Vendors at this year’s meeting discussed VNAs as the software layer connecting the disparate digital information silos found in most hospitals so information can be delivered wherever it is needed in the organization. DICOM images, patient records, reports, non-DICOM images from dermatology and wound care, and digital fluorescein angiography images from ophthalmology are just some examples. This VNA layer serves to store information and connect it to the mushrooming numbers of data users—increasingly through EMRs. That’s what I loosely term “VNA 2.0.”

4. Acceptance of Healthcare Reform
The Supreme Court and voters have spoken since RSNA 2011, and the Affordable Care Act will move forward. My impression from RSNA was that, like the fifth stage of grief, the imaging industry seems to have accepted the coming of reform because it can’t really do otherwise. In 2013, imaging will begin to prepare for it.

While reimbursement reductions have changed radiology from the booming growth years of the early 2000s, many think that uncertainty over the future of healthcare reform had its own dampening effect on the industry (and the larger economy). A little more clarity might nudge things in a positive direction.

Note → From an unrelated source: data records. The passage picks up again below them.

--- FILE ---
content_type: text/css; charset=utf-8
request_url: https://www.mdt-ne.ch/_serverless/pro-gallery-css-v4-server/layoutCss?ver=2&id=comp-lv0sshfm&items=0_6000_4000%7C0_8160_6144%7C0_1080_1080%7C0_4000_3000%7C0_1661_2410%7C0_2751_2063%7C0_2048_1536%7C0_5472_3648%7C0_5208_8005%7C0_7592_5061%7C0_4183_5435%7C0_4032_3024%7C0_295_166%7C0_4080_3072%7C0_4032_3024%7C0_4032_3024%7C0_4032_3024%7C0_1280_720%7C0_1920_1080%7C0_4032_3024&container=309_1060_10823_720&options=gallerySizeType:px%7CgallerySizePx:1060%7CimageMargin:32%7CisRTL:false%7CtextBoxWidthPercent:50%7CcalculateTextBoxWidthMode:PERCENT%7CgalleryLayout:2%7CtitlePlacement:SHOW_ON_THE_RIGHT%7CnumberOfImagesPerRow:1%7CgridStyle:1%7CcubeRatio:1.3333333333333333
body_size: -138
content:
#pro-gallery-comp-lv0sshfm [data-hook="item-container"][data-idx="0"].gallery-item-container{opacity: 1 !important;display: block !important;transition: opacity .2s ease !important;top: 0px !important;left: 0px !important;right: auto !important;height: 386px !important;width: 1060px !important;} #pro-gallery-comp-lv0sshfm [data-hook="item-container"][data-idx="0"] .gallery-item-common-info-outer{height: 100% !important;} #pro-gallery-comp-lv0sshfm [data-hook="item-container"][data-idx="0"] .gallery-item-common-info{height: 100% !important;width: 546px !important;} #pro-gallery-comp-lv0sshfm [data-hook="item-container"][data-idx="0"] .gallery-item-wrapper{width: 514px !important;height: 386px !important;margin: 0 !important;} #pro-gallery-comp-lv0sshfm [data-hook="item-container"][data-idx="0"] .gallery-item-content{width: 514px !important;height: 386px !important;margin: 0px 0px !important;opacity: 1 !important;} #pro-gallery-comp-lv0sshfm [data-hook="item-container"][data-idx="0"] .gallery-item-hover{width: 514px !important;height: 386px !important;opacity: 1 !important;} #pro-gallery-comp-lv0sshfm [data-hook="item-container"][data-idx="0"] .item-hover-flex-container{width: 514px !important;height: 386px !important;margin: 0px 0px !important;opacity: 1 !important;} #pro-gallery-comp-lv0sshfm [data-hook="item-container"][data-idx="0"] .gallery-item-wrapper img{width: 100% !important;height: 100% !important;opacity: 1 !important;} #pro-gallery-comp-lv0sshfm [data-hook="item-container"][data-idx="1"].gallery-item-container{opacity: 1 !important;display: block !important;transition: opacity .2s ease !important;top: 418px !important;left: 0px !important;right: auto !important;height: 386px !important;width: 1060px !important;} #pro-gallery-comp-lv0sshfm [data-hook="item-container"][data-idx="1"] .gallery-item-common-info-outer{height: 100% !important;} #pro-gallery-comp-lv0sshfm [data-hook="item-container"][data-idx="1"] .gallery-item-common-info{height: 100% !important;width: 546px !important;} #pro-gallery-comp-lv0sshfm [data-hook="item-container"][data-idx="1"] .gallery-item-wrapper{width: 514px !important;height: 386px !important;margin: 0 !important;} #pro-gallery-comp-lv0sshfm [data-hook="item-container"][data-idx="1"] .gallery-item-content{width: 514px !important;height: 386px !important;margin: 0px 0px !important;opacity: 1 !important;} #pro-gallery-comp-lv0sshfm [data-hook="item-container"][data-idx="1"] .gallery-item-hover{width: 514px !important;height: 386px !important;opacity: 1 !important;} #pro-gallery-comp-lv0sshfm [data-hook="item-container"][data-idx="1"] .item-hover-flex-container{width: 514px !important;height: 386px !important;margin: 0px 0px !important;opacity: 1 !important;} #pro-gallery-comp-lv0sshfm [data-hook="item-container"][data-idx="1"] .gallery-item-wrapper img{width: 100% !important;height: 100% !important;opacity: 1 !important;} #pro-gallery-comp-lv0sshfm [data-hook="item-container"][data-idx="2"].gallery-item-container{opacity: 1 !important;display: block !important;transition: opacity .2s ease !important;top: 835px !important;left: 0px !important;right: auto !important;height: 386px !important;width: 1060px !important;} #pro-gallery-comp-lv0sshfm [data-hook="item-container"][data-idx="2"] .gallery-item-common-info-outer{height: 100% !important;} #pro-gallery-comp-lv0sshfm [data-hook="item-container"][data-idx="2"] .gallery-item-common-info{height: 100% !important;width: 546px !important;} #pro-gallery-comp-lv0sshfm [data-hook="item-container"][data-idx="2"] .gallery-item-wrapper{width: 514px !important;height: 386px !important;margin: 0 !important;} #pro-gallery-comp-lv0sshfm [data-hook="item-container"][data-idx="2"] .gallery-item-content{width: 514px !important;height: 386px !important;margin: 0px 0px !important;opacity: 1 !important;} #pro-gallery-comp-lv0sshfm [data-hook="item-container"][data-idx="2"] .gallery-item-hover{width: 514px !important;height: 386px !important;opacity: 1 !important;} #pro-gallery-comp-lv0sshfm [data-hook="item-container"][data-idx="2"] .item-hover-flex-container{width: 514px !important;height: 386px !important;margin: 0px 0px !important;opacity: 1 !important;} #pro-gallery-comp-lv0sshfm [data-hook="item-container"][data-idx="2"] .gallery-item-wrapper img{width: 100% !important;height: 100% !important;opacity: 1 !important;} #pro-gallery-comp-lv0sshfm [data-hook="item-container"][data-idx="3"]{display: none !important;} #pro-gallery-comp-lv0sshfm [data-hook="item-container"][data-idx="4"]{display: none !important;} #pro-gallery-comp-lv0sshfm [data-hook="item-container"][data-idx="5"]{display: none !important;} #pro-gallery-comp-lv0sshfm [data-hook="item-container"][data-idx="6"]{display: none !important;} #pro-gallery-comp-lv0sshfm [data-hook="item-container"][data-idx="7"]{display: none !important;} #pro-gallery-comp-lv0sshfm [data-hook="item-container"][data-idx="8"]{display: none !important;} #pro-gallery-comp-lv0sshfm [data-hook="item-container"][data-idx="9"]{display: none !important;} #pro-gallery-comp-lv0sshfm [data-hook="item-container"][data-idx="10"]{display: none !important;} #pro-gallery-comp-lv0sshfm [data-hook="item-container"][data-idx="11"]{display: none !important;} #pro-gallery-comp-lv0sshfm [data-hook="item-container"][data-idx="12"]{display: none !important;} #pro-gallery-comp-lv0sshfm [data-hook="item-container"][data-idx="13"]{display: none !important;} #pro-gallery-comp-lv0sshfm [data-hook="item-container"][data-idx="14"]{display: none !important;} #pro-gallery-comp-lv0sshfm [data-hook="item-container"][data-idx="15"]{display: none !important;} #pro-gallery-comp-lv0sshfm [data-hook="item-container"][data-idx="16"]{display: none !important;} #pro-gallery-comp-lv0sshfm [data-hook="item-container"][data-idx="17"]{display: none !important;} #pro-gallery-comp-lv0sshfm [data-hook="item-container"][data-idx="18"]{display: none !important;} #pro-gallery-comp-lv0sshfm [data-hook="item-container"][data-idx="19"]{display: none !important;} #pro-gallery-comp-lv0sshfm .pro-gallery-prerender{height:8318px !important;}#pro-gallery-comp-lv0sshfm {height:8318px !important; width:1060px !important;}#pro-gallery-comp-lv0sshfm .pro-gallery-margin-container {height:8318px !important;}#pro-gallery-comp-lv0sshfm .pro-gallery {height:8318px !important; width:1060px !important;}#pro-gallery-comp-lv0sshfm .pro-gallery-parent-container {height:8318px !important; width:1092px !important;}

5. Appropriateness Criteria
Somehow, I think appropriateness criteria will have a significant future in the reforming world of radiology. Accountable care organizations (ACOs) and other models that move away from strict fee-for-service care will provide some push, as the widely held perception that some significant percentage of imaging is unnecessary will make it an inviting target. When ACOs receive a bundled payment for care, there will be incentive—and people tend to do what they are “incented” to do—to make sure an imaging exam is necessary and truly will add value to the care process. If I were a radiologist, I’d want radiologist-developed criteria guiding that decision rather than some mysterious radiology benefits manager.

— Jim Knaub is editor of Radiology Today.